[Begin Exercise materials]

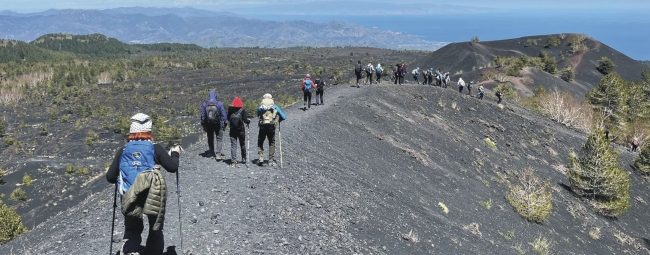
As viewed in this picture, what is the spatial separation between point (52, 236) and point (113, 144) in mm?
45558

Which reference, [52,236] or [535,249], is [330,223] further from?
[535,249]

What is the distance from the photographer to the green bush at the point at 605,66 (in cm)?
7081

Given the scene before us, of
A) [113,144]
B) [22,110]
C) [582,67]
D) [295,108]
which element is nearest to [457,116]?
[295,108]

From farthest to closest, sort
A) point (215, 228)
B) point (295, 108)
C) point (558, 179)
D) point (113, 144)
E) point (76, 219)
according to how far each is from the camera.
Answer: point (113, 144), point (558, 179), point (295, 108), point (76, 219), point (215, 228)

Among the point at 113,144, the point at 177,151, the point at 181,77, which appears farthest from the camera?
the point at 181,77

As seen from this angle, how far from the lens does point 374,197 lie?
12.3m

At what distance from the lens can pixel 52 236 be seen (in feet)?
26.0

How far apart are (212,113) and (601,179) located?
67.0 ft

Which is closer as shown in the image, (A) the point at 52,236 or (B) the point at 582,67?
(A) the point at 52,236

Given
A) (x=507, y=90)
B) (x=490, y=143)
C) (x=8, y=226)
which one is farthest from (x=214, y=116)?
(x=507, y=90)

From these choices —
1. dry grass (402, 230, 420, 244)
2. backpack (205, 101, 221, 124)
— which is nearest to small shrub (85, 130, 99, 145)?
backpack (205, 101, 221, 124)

[End Exercise materials]

Do this:
Rewrite the stretch from the line containing "At what distance" through the end of the rows, changing "lens" to "camera" and keeping everything else the same.

Result of the exercise:
At what distance from the camera can pixel 52 236 be seen (in feet)?
26.0

How far apart are (212,113) and (601,179) located?
67.0 ft

Which is closer as shown in the image, (A) the point at 52,236 or (B) the point at 582,67?
(A) the point at 52,236

Given
A) (x=507, y=90)
B) (x=490, y=143)
C) (x=8, y=226)
which one is farthest from (x=214, y=116)?
(x=507, y=90)

From these choices —
1. dry grass (402, 230, 420, 244)
2. backpack (205, 101, 221, 124)
— which is nearest to small shrub (85, 130, 99, 145)?
backpack (205, 101, 221, 124)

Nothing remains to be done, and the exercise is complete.